WCBS Rock’n Roll Hall of Fame Show 88 & Humble Harve KHJ Boss Radio 67

A great twin spin spanning  21 years.

The first clip is of a WCBS FM broadcast during the Rock’n Roll Hall of Fame induction ceremonies from The Waldorf Astoria in 1988. The Show was hosted by Bob Shannon and  Don K Reed. This was a night when The Beatles, The Supremes, The Beach Boys and Bob Dylan were inducted.

I have more tape of this show but have edited the broadcast and kept only the Beach Boys and Bob Dylan segments plus a newscast near the end and a brief segment after that.
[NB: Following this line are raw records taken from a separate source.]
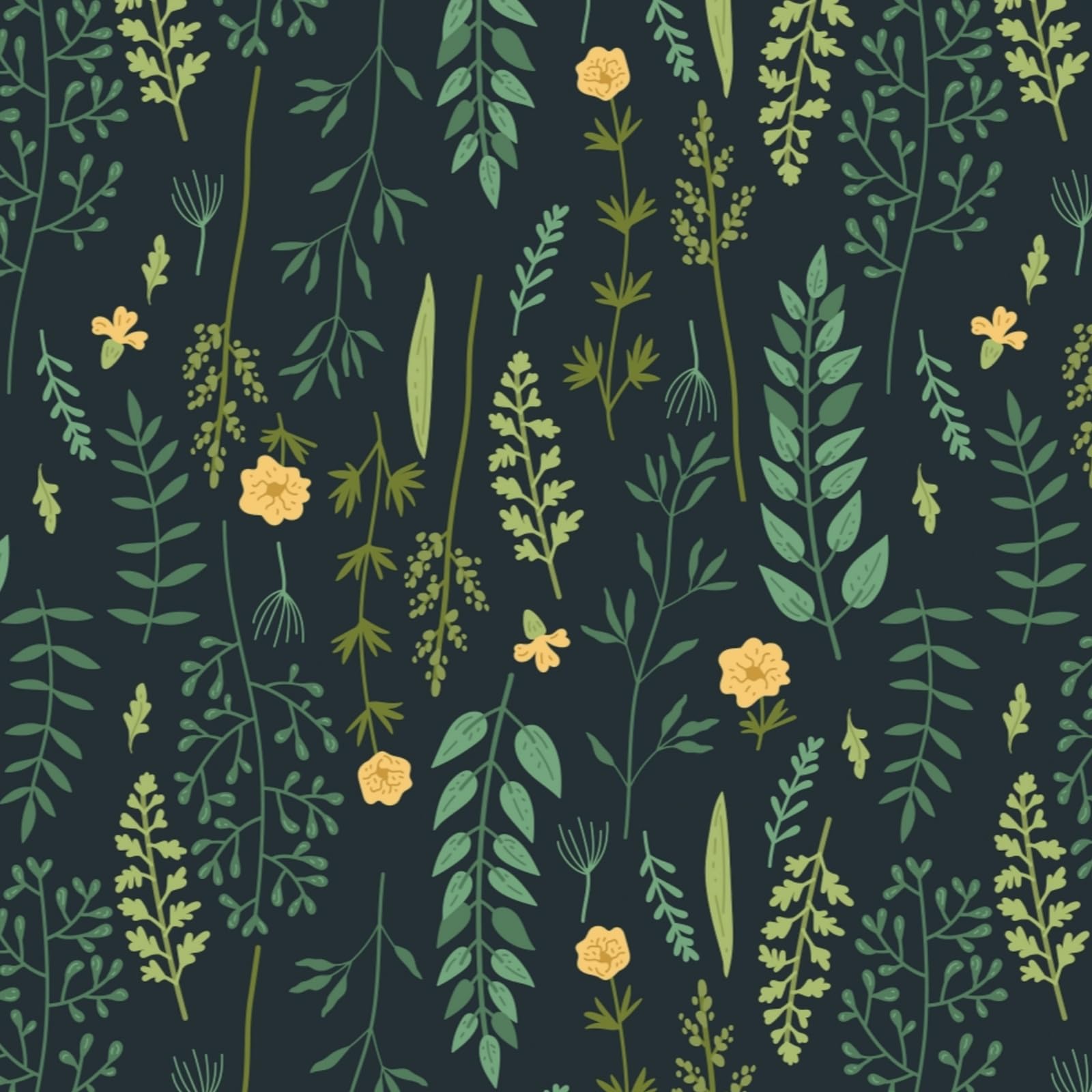 Fiula Selbstklebende Tapete Klebefolie Möbel 41CMx3M Möbelfolie Selbstklebend Blätter Blumen Grün Gelb Dunkelblau Dekorfolie für Wand Wohnzimmer Schlafzimmer Wasserdicht Blumentapete Wallpaper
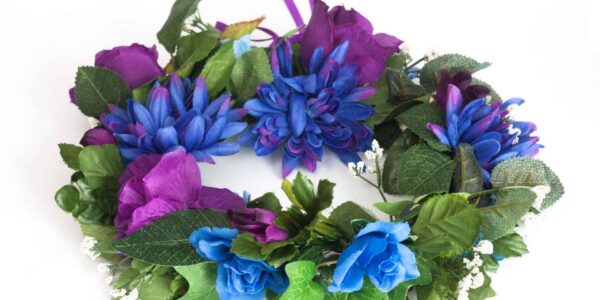 Blue-And-Purple-Flower-Crown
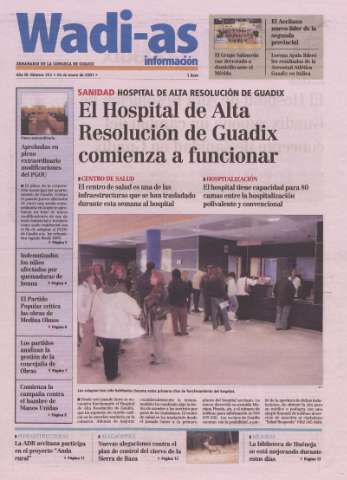 'Wadi-as información : periódico semanal de la comarca de Guadix.' - Año IV Número 251 - 2007 enero 26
The second clip comes from Los Angeles station KHJ and features DJ Humble Harve from January 1967.  The station was referred to as Boss Radio at the time and had become a Drake formatted station since 1965. Generally that format had narrowed playlists and muted DJ’s but there were exceptions and Humble Harve was one. The playlist is quite interesting. Album cuts are played along with 45’s  by The Peanut Butter Conspiracy, The Seeds and Love. The Beatles sitar laden Love You Too gets an airing along with a Dylan track not normally played on Top 40 radio. I have another hour of the KHJ tape that I will upload in the future.

2 thoughts on “WCBS Rock’n Roll Hall of Fame Show 88 & Humble Harve KHJ Boss Radio 67”

  1. KHJ and the other Drake-consulted stations tend to get a bad rap concerning musical variety and restrictions on DJ talk. KHJ, Los Angeles and KFRC, San Francisco are the two I’m most familiar with and especially in the time prior to KPPC and KMET in L.A. and KMPX and KSAN in San Francisco, played a lot of this type of music, especially in afternoons, evenings and nights.

    The reason was simple—until FM freeform was born, hip young adults were listening to Top 40. In Los Angeles and San Francisco, the artists who made the records were listening to Top 40. So KHJ and KFRC’s Program Directors, Ron Jacobs and Tom Rounds, programmed accordingly.

    Bill Drake was a consultant with an unusual contract—he had total control of programming, but he exercised that by hiring program directors and letting them program. His contract also expressly forbade any interference by sales or management. A general manager couldn’t fire a PD. That was Drake’s job.

    When the stations became successful (and they did—wildly), a general manager couldn’t increase the number of commercials an hour (Drake’s contract imposed a limit of 14 minutes, four below most stations of the time, with no commercial break lasting longer than 70 seconds, and no more than three commercials in that break—two :30s and a :10, fine; a :60 and a :10, fine; a :60 and a :30, not fine; two :30s and two :10s, not fine).

    As for restricting what a jock could say, Drake had one rule: Don’t bore the audience. What died wasn’t brilliant insights, it was the lame jock killing 40 seconds with things like “My, isn’t it sunny out today. Gosh, I wish I were out there enjoying it instead of here in a dumpy old radio studio, but I’m here until noon and the happening sounds of Scott St. Scott. Hey, did you hear what he said yesterday?”

    Robert W. Morgan, Charlie Tuna, The Real Don Steele and Humble Harve were personalities in every sense of the word. They connnected. They were hugely popular. Humble Harve beat both Wolfman Jack and B. Mitchel Reed in the ratings.

    When freeform came to California, the music was naturally going to migrate to FM. And think about it…once you heard it in stereo on KSAN or KMET, were you going to want to hear it in mono on AM ever again? So, once it was clear that freeform FM was in it to stay in mid-late ’68 (KPPC and especially KMPX had a feeling that it could all end tomorrow—and at KMPX it very nearly did), KHJ and KFRC went back to focusing on little records with big holes….and were successful for many more years serving an audience that wanted what they were serving.

  2. By the way, and I hope it’s helpful. The Humble Harve aircheck is actually from February 3, 1967.

    Harve’s first show at KHJ (promoted on the back of Boss 30 playlists available in stores) was Wednesday, February 1.

    Harve tells us it’s Friday night on the intro to the Beatles’ track.

    The sportscast mentions the Bob Hope Classic, which ended on Sunday, February 5th that year.